Foto: Alejandra López

Testimonio de una amistad con Juan Forn

Entre los agradecimientos que incluís al final del libro figura hay uno destinado a Juan Forn, del que creo que eras muy amiga. ¿Cuál fue su relación con la novela?

–Sí, éramos muy amigos y como le conté lo que estaba escribiendo, se moría de curiosidad y deseaba mucho leerla. Me pidió durante muchos meses que le diera a leer la novela, pero yo se la di cuando la terminé. La que siempre funcionó como editora fue Liliana Viola, que fue la primera que la leyó. Me hizo observaciones muy certeras y ahí comencé a trabajar la novela pensando en publicarla. Juan la leyó cuando ya era un texto terminado.

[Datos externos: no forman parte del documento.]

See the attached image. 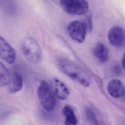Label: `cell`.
Masks as SVG:
<instances>
[{
	"instance_id": "1",
	"label": "cell",
	"mask_w": 125,
	"mask_h": 125,
	"mask_svg": "<svg viewBox=\"0 0 125 125\" xmlns=\"http://www.w3.org/2000/svg\"><path fill=\"white\" fill-rule=\"evenodd\" d=\"M58 66L60 70L68 76L84 86H89L90 79L89 73L82 67L65 59L59 60Z\"/></svg>"
},
{
	"instance_id": "2",
	"label": "cell",
	"mask_w": 125,
	"mask_h": 125,
	"mask_svg": "<svg viewBox=\"0 0 125 125\" xmlns=\"http://www.w3.org/2000/svg\"><path fill=\"white\" fill-rule=\"evenodd\" d=\"M23 55L29 62L38 63L42 58L41 48L37 41L32 37H28L24 40L21 46Z\"/></svg>"
},
{
	"instance_id": "3",
	"label": "cell",
	"mask_w": 125,
	"mask_h": 125,
	"mask_svg": "<svg viewBox=\"0 0 125 125\" xmlns=\"http://www.w3.org/2000/svg\"><path fill=\"white\" fill-rule=\"evenodd\" d=\"M39 100L42 107L48 112L52 111L56 106V100L50 86L45 81L42 82L37 89Z\"/></svg>"
},
{
	"instance_id": "4",
	"label": "cell",
	"mask_w": 125,
	"mask_h": 125,
	"mask_svg": "<svg viewBox=\"0 0 125 125\" xmlns=\"http://www.w3.org/2000/svg\"><path fill=\"white\" fill-rule=\"evenodd\" d=\"M62 9L72 15H82L87 13L89 4L86 0H59Z\"/></svg>"
},
{
	"instance_id": "5",
	"label": "cell",
	"mask_w": 125,
	"mask_h": 125,
	"mask_svg": "<svg viewBox=\"0 0 125 125\" xmlns=\"http://www.w3.org/2000/svg\"><path fill=\"white\" fill-rule=\"evenodd\" d=\"M87 30L84 23L78 21H72L68 28V31L71 37L80 43L84 42Z\"/></svg>"
},
{
	"instance_id": "6",
	"label": "cell",
	"mask_w": 125,
	"mask_h": 125,
	"mask_svg": "<svg viewBox=\"0 0 125 125\" xmlns=\"http://www.w3.org/2000/svg\"><path fill=\"white\" fill-rule=\"evenodd\" d=\"M108 36L109 41L112 45L118 47L125 45V31L121 27H112L109 31Z\"/></svg>"
},
{
	"instance_id": "7",
	"label": "cell",
	"mask_w": 125,
	"mask_h": 125,
	"mask_svg": "<svg viewBox=\"0 0 125 125\" xmlns=\"http://www.w3.org/2000/svg\"><path fill=\"white\" fill-rule=\"evenodd\" d=\"M0 58L9 64L14 63L16 59V54L14 50L1 36H0Z\"/></svg>"
},
{
	"instance_id": "8",
	"label": "cell",
	"mask_w": 125,
	"mask_h": 125,
	"mask_svg": "<svg viewBox=\"0 0 125 125\" xmlns=\"http://www.w3.org/2000/svg\"><path fill=\"white\" fill-rule=\"evenodd\" d=\"M108 91L112 97L119 98L124 96L125 90L122 82L118 79H115L109 83Z\"/></svg>"
},
{
	"instance_id": "9",
	"label": "cell",
	"mask_w": 125,
	"mask_h": 125,
	"mask_svg": "<svg viewBox=\"0 0 125 125\" xmlns=\"http://www.w3.org/2000/svg\"><path fill=\"white\" fill-rule=\"evenodd\" d=\"M53 84V93L58 99L64 100L68 97L70 94L69 89L63 82L57 79H55Z\"/></svg>"
},
{
	"instance_id": "10",
	"label": "cell",
	"mask_w": 125,
	"mask_h": 125,
	"mask_svg": "<svg viewBox=\"0 0 125 125\" xmlns=\"http://www.w3.org/2000/svg\"><path fill=\"white\" fill-rule=\"evenodd\" d=\"M95 58L101 62H105L108 60L109 52L106 46L101 42H98L95 46L93 50Z\"/></svg>"
},
{
	"instance_id": "11",
	"label": "cell",
	"mask_w": 125,
	"mask_h": 125,
	"mask_svg": "<svg viewBox=\"0 0 125 125\" xmlns=\"http://www.w3.org/2000/svg\"><path fill=\"white\" fill-rule=\"evenodd\" d=\"M9 84V92L11 94H14L20 91L23 86V80L21 76L18 73L14 72L12 75Z\"/></svg>"
},
{
	"instance_id": "12",
	"label": "cell",
	"mask_w": 125,
	"mask_h": 125,
	"mask_svg": "<svg viewBox=\"0 0 125 125\" xmlns=\"http://www.w3.org/2000/svg\"><path fill=\"white\" fill-rule=\"evenodd\" d=\"M62 113L65 117V125H76L77 119L73 109L69 105H65L62 109Z\"/></svg>"
},
{
	"instance_id": "13",
	"label": "cell",
	"mask_w": 125,
	"mask_h": 125,
	"mask_svg": "<svg viewBox=\"0 0 125 125\" xmlns=\"http://www.w3.org/2000/svg\"><path fill=\"white\" fill-rule=\"evenodd\" d=\"M11 76L7 68L0 62V87L9 84Z\"/></svg>"
},
{
	"instance_id": "14",
	"label": "cell",
	"mask_w": 125,
	"mask_h": 125,
	"mask_svg": "<svg viewBox=\"0 0 125 125\" xmlns=\"http://www.w3.org/2000/svg\"><path fill=\"white\" fill-rule=\"evenodd\" d=\"M86 118L90 123L93 125H99L97 118L94 112L89 107H86L84 109Z\"/></svg>"
},
{
	"instance_id": "15",
	"label": "cell",
	"mask_w": 125,
	"mask_h": 125,
	"mask_svg": "<svg viewBox=\"0 0 125 125\" xmlns=\"http://www.w3.org/2000/svg\"><path fill=\"white\" fill-rule=\"evenodd\" d=\"M122 65L125 71V52L123 55V57L122 61Z\"/></svg>"
},
{
	"instance_id": "16",
	"label": "cell",
	"mask_w": 125,
	"mask_h": 125,
	"mask_svg": "<svg viewBox=\"0 0 125 125\" xmlns=\"http://www.w3.org/2000/svg\"></svg>"
}]
</instances>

–¿Y cómo reaccionó al leerla?

–Le gustó muchísimo y fue muy intenso en su expresión, como era siempre que le gustaba algo. Solo me señaló dos cositas y me dijo “podés no tomarlas”. Eran dos pinceladas, agregar dos oraciones, y las tomé porque me parecieron muy atinadas. A él le gustó mucho el título, pero había otras opiniones en el sentido de que el título tenía que ser más explícito y que tenía que vincularse con la primera novela. Juan me dijo: “No, vos defendelo, porque por la sonoridad y la fuerza que tiene, no te vas a equivocar”. Lo increíble es que Juan hasta ese momento no era perrero. Después adoptó un perro al que adoró y que lo adoró. Pero lo sorprendente es que, además de Juan, que no era perrero, cuatro varones que no lo son me dijeron “es un librazo” de manera contundente y sincera: Ariel Magnus, Claudio Zeiger, Rep y Pacho O’Donnell.